## Notebook Magic

In [None]:
%matplotlib inline
%load_ext autoreload

## Imports

In [None]:
import os
import yaml
import pandas as pd
from sqlalchemy import *
import matplotlib.pyplot as plt
import seaborn as sns

## SQL Connection

In [None]:
pg_cred = yaml.load(open("../conf/local/credentials.yml"), Loader=yaml.FullLoader)

In [None]:
url = 'postgresql://{}:{}@{}:{}/{}'
url = url.format(pg_cred["pg_user"], pg_cred["pg_pass"], pg_cred["pg_host"], 5432, "iefp")
con = create_engine(url, client_encoding='utf8')
meta = MetaData(bind=con, reflect=True)

## Get Pedidos Table

In [None]:
ped_cols = yaml.load(open("../conf/base/sigae_columns.yml"), Loader=yaml.FullLoader)["pedidos"]
table = 'pedidos'

## Distribution of reasons for signing up

In [None]:
%%time
sql = """
select {}
from {}
where "tipo_movimento" = 11
order by "ano_mes" desc
limit 1000000
""".format(', '.join(ped_cols), "pedidos")

df = pd.read_sql(sql, con)

In [None]:
cols = '*'
table = 'motivos_inscricao'
sql = """
select {}
from {}
""".format(', '.join(cols), table)
df_motivos_inscricao = pd.read_sql(sql, con)

In [None]:
df_register = df.merge(df_motivos_inscricao, left_on="motivo_inscricao", right_on="cmotivo_inscricao")
hist = df_register["dmotivo_inscricao"].value_counts()/len(df_register)
hist.plot.barh(figsize=(12,8), title="Distribution of Registering Reasons")

## Distribution of reason for cancelling registration

In [None]:
%%time
sql = """
select {}
from {}
where "tipo_movimento" = 31
order by "ano_mes" desc
limit 1000000
""".format(', '.join(ped_cols), "pedidos")

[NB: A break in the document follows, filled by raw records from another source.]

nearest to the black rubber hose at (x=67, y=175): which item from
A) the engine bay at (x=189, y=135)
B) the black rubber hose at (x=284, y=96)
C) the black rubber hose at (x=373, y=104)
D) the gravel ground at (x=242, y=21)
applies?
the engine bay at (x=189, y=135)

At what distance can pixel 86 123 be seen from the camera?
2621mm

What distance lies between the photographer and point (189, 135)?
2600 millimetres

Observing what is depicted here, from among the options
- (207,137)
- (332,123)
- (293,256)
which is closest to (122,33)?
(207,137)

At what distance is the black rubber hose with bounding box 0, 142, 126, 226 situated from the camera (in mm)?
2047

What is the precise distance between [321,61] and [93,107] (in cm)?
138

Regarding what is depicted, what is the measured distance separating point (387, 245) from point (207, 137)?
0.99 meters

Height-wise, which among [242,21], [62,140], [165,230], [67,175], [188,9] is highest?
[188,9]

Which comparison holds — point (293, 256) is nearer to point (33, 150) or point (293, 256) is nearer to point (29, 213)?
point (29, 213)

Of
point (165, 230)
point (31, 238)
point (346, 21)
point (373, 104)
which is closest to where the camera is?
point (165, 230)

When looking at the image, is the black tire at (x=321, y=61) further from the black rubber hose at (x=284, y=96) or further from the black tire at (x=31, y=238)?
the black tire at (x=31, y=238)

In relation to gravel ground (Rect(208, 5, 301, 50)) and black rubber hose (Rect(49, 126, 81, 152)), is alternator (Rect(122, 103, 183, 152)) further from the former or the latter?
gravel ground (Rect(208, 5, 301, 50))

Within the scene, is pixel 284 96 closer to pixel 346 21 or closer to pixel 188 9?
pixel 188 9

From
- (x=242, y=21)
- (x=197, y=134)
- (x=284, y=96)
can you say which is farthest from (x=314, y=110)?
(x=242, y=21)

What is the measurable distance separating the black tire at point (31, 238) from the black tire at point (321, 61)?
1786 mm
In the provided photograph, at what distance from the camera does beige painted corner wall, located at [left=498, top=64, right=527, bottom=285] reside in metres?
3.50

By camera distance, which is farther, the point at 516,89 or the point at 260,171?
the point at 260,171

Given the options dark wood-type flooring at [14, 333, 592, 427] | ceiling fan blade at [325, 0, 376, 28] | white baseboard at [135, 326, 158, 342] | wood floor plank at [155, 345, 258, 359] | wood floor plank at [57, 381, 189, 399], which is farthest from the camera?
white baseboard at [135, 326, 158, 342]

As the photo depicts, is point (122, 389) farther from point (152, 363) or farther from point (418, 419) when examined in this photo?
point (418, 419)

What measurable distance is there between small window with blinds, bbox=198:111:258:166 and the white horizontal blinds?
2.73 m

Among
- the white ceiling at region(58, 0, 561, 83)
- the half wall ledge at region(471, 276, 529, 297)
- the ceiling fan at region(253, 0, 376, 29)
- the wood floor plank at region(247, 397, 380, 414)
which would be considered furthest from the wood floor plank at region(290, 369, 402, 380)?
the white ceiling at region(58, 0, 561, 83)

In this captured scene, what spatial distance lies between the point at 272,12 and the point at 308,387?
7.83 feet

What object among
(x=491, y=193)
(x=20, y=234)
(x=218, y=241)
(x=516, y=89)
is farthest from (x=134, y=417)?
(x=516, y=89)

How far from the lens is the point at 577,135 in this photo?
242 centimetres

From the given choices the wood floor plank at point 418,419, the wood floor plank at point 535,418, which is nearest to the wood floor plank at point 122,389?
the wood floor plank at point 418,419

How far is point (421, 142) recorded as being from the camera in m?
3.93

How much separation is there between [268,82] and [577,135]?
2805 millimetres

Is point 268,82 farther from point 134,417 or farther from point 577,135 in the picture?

df = pd.read_sql(sql, con)

In [None]:
cols = '*'
table = 'motivos_anulacao'
sql = """
select {}
from {}
""".format(', '.join(cols), table)
df_motivos_anulacao = pd.read_sql(sql, con)

In [None]:
df_exit = df.copy()
df_cancel = df_exit.merge(df_motivos_anulacao, left_on="motivo_anulacao", right_on="cmotivo_anulacao")
hist = df_cancel["dmotivo_anulacao"].value_counts()/len(df_cancel)
hist.plot.barh(figsize=(12,8), title="Distribution of Exit Reasons");

## Monthly Registers, Exits and Placements

In [None]:
%%time
sql = """
select ano_mes, tipo_movimento, count(*)
from pedidos
where tipo_movimento = 31 or tipo_movimento = 21 or tipo_movimento = 11
group by ano_mes, tipo_movimento
"""
df = pd.read_sql(sql, con)

In [None]:
df_flow = df.copy()
df_flow = df_flow.pivot(index='ano_mes', columns='tipo_movimento', values='count').reset_index()
df_flow["ano_mes"] = pd.to_datetime(df_flow["ano_mes"].astype("int").astype("str"), format="%Y%m")
df_flow = df_flow.set_index("ano_mes")
df_flow = df_flow.rolling(3).mean()
df_flow.plot(figsize=(12,8), title="Monthly Registers (11), Exits (31) and IEFP Placements (21)");